Active ETFs May Provide Greater Clarity in Uncertain Conditions

Short-term risks and swings could hit markets and investment portfolios. If investors want to reduce the uncertainties they are facing in an aging pull market, one may turn to actively managed stock exchange traded funds that are better able to manage risks and adapt to changing conditions.

On the recent webcast, Does the Bull Market Still Have Legs?, Christopher Davis, Chairman and Portfolio Manager of Davis Advisors, warned that while observers may point to a steadily improving market environment, reality is never so accommodating as markets are unknowable and susceptible to short-term turns.

For example, with the Federal Reserve eyeing interest rate normalization ahead, the markets have not showed a good track record in predicting the changes. Since 1982, the six month average forecasted direction of short-term interest rates were incorrect 64% of the time, compared to the actual direction of interest rates.

Given the number of unknowns, Davis argued that investors should focus on the specifics and data that is readily available. For instance, what we do know is that equities are more likely to outperform debt securities, especially as the Fed eyes a tighter monetary policy and the U.S. economy continues to slowly expand.

Specifically, Davis pointed out that a rise in interest rates will result in a negative price impact in a variety of fixed-income assets. A 1% rise in interest rates could translate to about a -1.9% return in 2-year Treasury notes or a -8.9% return in benchmark 10-year Treasuries.

Davis warned that market dips are inevitable and investors often overreact during sell-offs.

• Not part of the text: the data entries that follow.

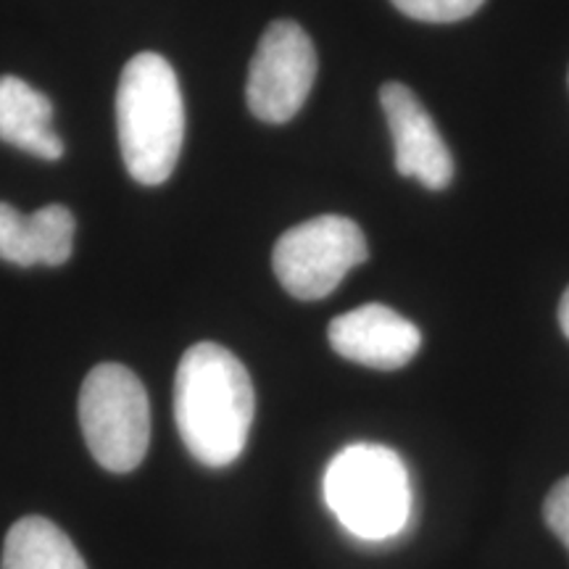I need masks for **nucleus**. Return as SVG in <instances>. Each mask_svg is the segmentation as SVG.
Instances as JSON below:
<instances>
[{
  "mask_svg": "<svg viewBox=\"0 0 569 569\" xmlns=\"http://www.w3.org/2000/svg\"><path fill=\"white\" fill-rule=\"evenodd\" d=\"M256 411L243 361L219 343L190 346L174 380L177 430L190 457L206 467H227L246 451Z\"/></svg>",
  "mask_w": 569,
  "mask_h": 569,
  "instance_id": "1",
  "label": "nucleus"
},
{
  "mask_svg": "<svg viewBox=\"0 0 569 569\" xmlns=\"http://www.w3.org/2000/svg\"><path fill=\"white\" fill-rule=\"evenodd\" d=\"M117 134L127 172L140 184L172 177L184 140V103L177 74L163 56L138 53L117 88Z\"/></svg>",
  "mask_w": 569,
  "mask_h": 569,
  "instance_id": "2",
  "label": "nucleus"
},
{
  "mask_svg": "<svg viewBox=\"0 0 569 569\" xmlns=\"http://www.w3.org/2000/svg\"><path fill=\"white\" fill-rule=\"evenodd\" d=\"M325 501L351 536L396 538L411 517L407 465L388 446H348L327 467Z\"/></svg>",
  "mask_w": 569,
  "mask_h": 569,
  "instance_id": "3",
  "label": "nucleus"
},
{
  "mask_svg": "<svg viewBox=\"0 0 569 569\" xmlns=\"http://www.w3.org/2000/svg\"><path fill=\"white\" fill-rule=\"evenodd\" d=\"M80 425L92 459L124 475L142 465L151 443V407L138 375L122 365H98L84 377Z\"/></svg>",
  "mask_w": 569,
  "mask_h": 569,
  "instance_id": "4",
  "label": "nucleus"
},
{
  "mask_svg": "<svg viewBox=\"0 0 569 569\" xmlns=\"http://www.w3.org/2000/svg\"><path fill=\"white\" fill-rule=\"evenodd\" d=\"M369 246L361 227L348 217L325 213L290 227L274 243L277 280L298 301H319L343 282L353 267L365 264Z\"/></svg>",
  "mask_w": 569,
  "mask_h": 569,
  "instance_id": "5",
  "label": "nucleus"
},
{
  "mask_svg": "<svg viewBox=\"0 0 569 569\" xmlns=\"http://www.w3.org/2000/svg\"><path fill=\"white\" fill-rule=\"evenodd\" d=\"M317 51L301 24L277 19L261 34L248 69L246 101L256 119L284 124L303 109L315 88Z\"/></svg>",
  "mask_w": 569,
  "mask_h": 569,
  "instance_id": "6",
  "label": "nucleus"
},
{
  "mask_svg": "<svg viewBox=\"0 0 569 569\" xmlns=\"http://www.w3.org/2000/svg\"><path fill=\"white\" fill-rule=\"evenodd\" d=\"M380 103L393 134L398 174L422 182L427 190L448 188L453 156L415 92L401 82H388L380 90Z\"/></svg>",
  "mask_w": 569,
  "mask_h": 569,
  "instance_id": "7",
  "label": "nucleus"
},
{
  "mask_svg": "<svg viewBox=\"0 0 569 569\" xmlns=\"http://www.w3.org/2000/svg\"><path fill=\"white\" fill-rule=\"evenodd\" d=\"M327 340L332 351L353 365L393 372L415 359L422 332L390 306L367 303L332 319Z\"/></svg>",
  "mask_w": 569,
  "mask_h": 569,
  "instance_id": "8",
  "label": "nucleus"
},
{
  "mask_svg": "<svg viewBox=\"0 0 569 569\" xmlns=\"http://www.w3.org/2000/svg\"><path fill=\"white\" fill-rule=\"evenodd\" d=\"M74 213L51 203L34 213H19L0 201V259L17 267H61L74 251Z\"/></svg>",
  "mask_w": 569,
  "mask_h": 569,
  "instance_id": "9",
  "label": "nucleus"
},
{
  "mask_svg": "<svg viewBox=\"0 0 569 569\" xmlns=\"http://www.w3.org/2000/svg\"><path fill=\"white\" fill-rule=\"evenodd\" d=\"M0 140L46 161H59L63 140L53 130V103L21 77H0Z\"/></svg>",
  "mask_w": 569,
  "mask_h": 569,
  "instance_id": "10",
  "label": "nucleus"
},
{
  "mask_svg": "<svg viewBox=\"0 0 569 569\" xmlns=\"http://www.w3.org/2000/svg\"><path fill=\"white\" fill-rule=\"evenodd\" d=\"M3 569H88V565L59 525L46 517H24L6 536Z\"/></svg>",
  "mask_w": 569,
  "mask_h": 569,
  "instance_id": "11",
  "label": "nucleus"
},
{
  "mask_svg": "<svg viewBox=\"0 0 569 569\" xmlns=\"http://www.w3.org/2000/svg\"><path fill=\"white\" fill-rule=\"evenodd\" d=\"M398 11L409 19L427 21V24H451L472 17L486 0H390Z\"/></svg>",
  "mask_w": 569,
  "mask_h": 569,
  "instance_id": "12",
  "label": "nucleus"
},
{
  "mask_svg": "<svg viewBox=\"0 0 569 569\" xmlns=\"http://www.w3.org/2000/svg\"><path fill=\"white\" fill-rule=\"evenodd\" d=\"M543 515L549 528L557 532L561 543L569 549V478L559 480L557 486H553L549 498H546Z\"/></svg>",
  "mask_w": 569,
  "mask_h": 569,
  "instance_id": "13",
  "label": "nucleus"
},
{
  "mask_svg": "<svg viewBox=\"0 0 569 569\" xmlns=\"http://www.w3.org/2000/svg\"><path fill=\"white\" fill-rule=\"evenodd\" d=\"M559 325L561 330H565V336L569 338V288L565 290V296H561V303H559Z\"/></svg>",
  "mask_w": 569,
  "mask_h": 569,
  "instance_id": "14",
  "label": "nucleus"
}]
</instances>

In the 88-year period ended 2016, the markets showed a 5% dip for every 3 months on average, a 10% decline for every 8 months and a 20% falloff every two-and-a-half years.

Davis argued that investors’ may be their worst enemies as investor behavior has been the most significant cause of expenses. Data has shown that hiring and firing managers have resulted in diminished value over the short-term since the investor would not be able to capitalize on the long-term potential of the asset manager.

Lastly, Davis believed that there is a compelling opportunity in select financial companies in the current market environment. Given their outlook on potential opportunities, Davis Advisors has focused on the financial sector as a “triple play” opportunity, pointing to attractive earnings, multiples and buybacks/dividends.